Extracted entries section start
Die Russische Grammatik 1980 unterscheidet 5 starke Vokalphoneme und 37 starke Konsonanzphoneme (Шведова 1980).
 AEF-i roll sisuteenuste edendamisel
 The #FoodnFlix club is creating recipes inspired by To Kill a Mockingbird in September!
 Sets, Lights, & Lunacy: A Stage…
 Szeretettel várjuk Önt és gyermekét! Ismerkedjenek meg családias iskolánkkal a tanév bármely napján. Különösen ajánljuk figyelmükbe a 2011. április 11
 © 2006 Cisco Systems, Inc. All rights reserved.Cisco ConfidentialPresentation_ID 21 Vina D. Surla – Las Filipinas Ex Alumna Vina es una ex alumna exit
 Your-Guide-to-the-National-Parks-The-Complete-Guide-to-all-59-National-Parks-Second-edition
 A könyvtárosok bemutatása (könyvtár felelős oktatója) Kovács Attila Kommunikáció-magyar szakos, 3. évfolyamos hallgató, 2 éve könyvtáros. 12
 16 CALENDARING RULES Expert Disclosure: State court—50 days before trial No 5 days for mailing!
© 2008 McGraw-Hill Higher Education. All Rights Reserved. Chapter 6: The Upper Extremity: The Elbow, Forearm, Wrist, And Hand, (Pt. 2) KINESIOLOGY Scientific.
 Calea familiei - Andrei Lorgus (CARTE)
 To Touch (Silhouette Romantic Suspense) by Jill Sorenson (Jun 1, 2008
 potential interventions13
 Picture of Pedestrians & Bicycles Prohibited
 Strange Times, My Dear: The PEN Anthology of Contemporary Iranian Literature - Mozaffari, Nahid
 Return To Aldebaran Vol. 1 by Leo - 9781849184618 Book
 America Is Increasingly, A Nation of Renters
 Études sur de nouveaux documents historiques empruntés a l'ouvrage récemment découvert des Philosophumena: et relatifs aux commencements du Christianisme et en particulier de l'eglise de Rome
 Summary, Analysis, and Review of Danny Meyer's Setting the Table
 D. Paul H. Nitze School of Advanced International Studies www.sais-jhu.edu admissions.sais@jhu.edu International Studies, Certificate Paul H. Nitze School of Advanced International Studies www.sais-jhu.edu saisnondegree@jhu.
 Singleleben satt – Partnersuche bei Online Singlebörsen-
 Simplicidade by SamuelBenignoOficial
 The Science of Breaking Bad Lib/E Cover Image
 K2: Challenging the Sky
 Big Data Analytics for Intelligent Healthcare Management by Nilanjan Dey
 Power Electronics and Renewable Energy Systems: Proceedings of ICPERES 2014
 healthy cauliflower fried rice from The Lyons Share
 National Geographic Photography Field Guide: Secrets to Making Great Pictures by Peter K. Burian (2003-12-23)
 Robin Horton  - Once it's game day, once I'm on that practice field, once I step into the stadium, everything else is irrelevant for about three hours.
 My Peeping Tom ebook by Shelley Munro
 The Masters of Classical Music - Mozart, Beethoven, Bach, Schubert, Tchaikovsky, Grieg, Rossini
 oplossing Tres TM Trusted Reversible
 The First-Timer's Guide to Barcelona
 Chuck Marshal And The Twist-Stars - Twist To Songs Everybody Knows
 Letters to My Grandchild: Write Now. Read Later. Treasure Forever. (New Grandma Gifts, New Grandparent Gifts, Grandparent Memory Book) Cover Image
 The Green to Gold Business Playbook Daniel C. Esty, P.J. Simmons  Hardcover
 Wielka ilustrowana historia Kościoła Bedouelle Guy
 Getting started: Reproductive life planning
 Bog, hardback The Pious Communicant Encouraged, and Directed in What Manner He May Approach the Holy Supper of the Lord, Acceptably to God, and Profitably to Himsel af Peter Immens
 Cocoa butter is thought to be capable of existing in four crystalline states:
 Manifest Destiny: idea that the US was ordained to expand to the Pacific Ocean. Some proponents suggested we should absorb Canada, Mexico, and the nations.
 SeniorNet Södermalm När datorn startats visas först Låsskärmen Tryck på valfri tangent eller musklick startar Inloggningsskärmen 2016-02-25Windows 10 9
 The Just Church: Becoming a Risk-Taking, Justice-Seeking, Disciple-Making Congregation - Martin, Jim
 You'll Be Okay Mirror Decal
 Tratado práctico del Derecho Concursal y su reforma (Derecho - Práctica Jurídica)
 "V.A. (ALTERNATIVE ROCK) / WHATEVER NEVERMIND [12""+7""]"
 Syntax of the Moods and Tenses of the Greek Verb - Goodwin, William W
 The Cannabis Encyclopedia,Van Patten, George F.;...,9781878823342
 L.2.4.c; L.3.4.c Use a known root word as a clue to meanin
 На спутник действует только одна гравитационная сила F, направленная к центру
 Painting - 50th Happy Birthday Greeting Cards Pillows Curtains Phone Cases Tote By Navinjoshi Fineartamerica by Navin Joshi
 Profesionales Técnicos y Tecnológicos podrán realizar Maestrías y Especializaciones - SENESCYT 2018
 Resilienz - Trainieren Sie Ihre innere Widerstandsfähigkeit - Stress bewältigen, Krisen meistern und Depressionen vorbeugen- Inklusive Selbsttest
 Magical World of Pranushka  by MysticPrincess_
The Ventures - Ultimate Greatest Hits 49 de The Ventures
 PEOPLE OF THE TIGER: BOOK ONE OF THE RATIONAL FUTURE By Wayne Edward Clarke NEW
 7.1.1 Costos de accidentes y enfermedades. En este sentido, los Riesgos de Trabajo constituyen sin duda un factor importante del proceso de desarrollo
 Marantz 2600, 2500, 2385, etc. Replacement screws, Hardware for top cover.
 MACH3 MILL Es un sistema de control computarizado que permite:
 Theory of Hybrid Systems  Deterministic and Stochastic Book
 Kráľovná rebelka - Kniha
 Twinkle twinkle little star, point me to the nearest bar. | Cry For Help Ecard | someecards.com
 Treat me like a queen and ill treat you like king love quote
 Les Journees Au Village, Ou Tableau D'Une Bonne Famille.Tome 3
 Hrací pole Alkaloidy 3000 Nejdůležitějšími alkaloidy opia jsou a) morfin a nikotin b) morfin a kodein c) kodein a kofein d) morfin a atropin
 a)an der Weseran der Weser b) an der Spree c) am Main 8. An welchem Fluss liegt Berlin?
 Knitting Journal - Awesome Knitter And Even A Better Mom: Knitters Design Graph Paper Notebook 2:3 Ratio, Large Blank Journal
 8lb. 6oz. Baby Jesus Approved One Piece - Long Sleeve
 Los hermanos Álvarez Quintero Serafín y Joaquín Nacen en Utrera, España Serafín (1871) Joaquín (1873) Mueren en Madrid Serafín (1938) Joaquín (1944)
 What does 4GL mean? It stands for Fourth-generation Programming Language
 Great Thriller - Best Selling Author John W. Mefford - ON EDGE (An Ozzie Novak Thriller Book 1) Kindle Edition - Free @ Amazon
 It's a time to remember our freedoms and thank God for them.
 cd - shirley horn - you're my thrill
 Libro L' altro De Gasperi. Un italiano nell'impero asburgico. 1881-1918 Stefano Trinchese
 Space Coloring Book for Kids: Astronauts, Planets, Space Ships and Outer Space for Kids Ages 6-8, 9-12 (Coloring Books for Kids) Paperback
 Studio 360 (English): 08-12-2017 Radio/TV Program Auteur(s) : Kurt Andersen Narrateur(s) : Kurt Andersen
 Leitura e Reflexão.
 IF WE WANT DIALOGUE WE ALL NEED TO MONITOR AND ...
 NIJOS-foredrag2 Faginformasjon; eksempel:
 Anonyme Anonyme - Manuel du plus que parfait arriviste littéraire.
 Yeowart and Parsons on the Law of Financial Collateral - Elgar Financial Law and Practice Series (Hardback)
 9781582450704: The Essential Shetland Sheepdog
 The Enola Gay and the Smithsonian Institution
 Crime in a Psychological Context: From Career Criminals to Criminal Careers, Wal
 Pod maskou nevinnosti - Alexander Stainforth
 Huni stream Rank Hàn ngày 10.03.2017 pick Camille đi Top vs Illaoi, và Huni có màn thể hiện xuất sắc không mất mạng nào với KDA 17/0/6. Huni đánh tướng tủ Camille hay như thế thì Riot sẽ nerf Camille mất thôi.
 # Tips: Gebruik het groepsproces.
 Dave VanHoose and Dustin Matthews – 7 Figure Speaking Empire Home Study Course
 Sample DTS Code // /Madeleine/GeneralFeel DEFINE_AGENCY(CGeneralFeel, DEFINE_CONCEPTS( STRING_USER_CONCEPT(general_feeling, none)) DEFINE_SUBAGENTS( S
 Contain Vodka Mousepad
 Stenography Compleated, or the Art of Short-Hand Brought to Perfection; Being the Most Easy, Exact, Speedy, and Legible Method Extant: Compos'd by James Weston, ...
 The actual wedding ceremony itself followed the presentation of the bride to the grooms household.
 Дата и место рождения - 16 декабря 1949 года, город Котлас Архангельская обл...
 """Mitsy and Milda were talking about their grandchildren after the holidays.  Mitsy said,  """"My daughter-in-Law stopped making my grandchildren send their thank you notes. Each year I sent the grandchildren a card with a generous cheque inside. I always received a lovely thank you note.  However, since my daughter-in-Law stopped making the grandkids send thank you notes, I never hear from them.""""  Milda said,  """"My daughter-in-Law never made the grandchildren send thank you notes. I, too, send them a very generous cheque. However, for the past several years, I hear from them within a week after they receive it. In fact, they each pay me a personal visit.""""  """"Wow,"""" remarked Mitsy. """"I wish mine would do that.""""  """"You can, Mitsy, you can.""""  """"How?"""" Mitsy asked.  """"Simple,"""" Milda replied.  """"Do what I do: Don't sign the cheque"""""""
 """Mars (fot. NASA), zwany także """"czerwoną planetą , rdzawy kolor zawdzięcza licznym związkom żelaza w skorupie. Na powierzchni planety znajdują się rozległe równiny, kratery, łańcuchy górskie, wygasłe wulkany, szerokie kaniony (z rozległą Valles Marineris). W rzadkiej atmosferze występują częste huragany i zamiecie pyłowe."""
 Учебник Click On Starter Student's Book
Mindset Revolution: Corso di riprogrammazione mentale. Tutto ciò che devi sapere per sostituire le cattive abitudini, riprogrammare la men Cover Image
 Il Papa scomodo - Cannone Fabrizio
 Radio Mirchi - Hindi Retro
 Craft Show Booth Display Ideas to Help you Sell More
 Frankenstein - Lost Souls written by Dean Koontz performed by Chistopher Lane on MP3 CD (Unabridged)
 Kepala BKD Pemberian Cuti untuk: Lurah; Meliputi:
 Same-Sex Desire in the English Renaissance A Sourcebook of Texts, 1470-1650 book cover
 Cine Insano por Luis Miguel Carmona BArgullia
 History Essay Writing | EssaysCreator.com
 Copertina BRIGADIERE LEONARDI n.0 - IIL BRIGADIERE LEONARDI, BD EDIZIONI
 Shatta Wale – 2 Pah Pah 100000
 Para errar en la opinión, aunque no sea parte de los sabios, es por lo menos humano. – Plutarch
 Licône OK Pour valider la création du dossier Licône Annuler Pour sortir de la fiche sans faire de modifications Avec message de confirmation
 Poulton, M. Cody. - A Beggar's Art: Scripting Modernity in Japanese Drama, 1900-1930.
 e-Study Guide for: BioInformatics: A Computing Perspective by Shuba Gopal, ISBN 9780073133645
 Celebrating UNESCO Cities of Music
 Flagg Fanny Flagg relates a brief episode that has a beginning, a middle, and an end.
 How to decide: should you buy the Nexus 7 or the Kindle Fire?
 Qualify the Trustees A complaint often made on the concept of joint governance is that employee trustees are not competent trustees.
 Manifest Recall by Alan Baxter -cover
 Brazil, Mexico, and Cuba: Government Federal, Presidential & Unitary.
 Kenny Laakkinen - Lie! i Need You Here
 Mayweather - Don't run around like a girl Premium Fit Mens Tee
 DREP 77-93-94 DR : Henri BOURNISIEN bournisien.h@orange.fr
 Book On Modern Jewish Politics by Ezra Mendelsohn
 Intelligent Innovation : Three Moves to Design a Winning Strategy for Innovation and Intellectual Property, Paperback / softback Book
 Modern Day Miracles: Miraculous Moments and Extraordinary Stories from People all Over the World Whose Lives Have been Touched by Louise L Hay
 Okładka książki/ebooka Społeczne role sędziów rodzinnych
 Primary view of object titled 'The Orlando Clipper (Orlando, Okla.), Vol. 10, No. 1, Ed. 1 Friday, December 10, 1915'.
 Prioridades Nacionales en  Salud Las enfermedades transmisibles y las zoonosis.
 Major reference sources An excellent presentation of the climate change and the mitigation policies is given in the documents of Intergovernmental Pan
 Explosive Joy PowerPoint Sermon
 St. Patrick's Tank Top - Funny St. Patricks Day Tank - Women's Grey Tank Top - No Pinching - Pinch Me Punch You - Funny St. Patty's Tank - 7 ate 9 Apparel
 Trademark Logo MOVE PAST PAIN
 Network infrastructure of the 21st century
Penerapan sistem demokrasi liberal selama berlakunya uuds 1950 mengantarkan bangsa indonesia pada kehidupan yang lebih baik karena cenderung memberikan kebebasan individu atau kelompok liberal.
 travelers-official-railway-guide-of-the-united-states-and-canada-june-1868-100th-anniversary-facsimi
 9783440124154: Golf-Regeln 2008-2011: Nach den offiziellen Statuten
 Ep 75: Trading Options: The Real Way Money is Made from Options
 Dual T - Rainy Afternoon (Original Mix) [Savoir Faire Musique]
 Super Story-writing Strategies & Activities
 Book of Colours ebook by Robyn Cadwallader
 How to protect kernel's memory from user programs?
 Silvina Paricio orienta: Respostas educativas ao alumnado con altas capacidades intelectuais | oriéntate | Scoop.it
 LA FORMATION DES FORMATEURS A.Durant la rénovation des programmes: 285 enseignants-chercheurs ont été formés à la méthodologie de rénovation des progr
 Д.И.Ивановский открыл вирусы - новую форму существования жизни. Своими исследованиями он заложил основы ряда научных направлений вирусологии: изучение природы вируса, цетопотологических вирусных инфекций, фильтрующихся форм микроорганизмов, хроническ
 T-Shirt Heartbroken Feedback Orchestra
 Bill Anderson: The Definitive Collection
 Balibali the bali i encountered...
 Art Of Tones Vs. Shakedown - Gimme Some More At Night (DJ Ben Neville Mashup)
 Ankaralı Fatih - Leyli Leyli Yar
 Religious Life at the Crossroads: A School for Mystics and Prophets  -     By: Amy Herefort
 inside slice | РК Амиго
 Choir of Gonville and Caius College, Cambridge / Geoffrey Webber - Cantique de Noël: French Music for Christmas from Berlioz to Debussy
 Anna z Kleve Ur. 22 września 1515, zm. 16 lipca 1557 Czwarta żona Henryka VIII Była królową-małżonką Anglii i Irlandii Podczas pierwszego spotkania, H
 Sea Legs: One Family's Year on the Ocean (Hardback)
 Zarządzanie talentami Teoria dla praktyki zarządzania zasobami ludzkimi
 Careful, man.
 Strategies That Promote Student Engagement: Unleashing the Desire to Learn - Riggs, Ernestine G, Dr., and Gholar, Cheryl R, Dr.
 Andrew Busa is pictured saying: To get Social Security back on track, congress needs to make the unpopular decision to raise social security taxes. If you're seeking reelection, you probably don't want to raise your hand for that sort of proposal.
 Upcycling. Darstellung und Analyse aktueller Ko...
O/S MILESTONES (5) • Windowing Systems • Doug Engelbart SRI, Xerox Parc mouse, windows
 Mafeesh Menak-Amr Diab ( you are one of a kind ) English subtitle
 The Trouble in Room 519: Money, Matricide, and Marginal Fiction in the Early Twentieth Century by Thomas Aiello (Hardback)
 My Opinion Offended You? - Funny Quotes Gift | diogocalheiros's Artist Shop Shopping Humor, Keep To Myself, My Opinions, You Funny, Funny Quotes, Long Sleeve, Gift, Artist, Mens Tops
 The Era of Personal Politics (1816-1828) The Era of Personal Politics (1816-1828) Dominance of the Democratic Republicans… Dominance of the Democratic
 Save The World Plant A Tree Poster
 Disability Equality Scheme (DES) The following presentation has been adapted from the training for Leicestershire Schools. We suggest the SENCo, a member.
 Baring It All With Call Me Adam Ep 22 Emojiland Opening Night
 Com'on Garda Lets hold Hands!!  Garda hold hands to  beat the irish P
Extracted entries section end
In the data above, find the line that contains "Summary, Analysis, and" and the line that contains "Manifest Destiny: idea". Repeat exactly those lines and every line between them, and only those.

 Summary, Analysis, and Review of Danny Meyer's Setting the Table
 D. Paul H. Nitze School of Advanced International Studies www.sais-jhu.edu admissions.sais@jhu.edu International Studies, Certificate Paul H. Nitze School of Advanced International Studies www.sais-jhu.edu saisnondegree@jhu.
 Singleleben satt – Partnersuche bei Online Singlebörsen-
 Simplicidade by SamuelBenignoOficial
 The Science of Breaking Bad Lib/E Cover Image
 K2: Challenging the Sky
 Big Data Analytics for Intelligent Healthcare Management by Nilanjan Dey
 Power Electronics and Renewable Energy Systems: Proceedings of ICPERES 2014
 healthy cauliflower fried rice from The Lyons Share
 National Geographic Photography Field Guide: Secrets to Making Great Pictures by Peter K. Burian (2003-12-23)
 Robin Horton  - Once it's game day, once I'm on that practice field, once I step into the stadium, everything else is irrelevant for about three hours.
 My Peeping Tom ebook by Shelley Munro
 The Masters of Classical Music - Mozart, Beethoven, Bach, Schubert, Tchaikovsky, Grieg, Rossini
 oplossing Tres TM Trusted Reversible
 The First-Timer's Guide to Barcelona
 Chuck Marshal And The Twist-Stars - Twist To Songs Everybody Knows
 Letters to My Grandchild: Write Now. Read Later. Treasure Forever. (New Grandma Gifts, New Grandparent Gifts, Grandparent Memory Book) Cover Image
 The Green to Gold Business Playbook Daniel C. Esty, P.J. Simmons  Hardcover
 Wielka ilustrowana historia Kościoła Bedouelle Guy
 Getting started: Reproductive life planning
 Bog, hardback The Pious Communicant Encouraged, and Directed in What Manner He May Approach the Holy Supper of the Lord, Acceptably to God, and Profitably to Himsel af Peter Immens
 Cocoa butter is thought to be capable of existing in four crystalline states:
 Manifest Destiny: idea that the US was ordained to expand to the Pacific Ocean. Some proponents suggested we should absorb Canada, Mexico, and the nations.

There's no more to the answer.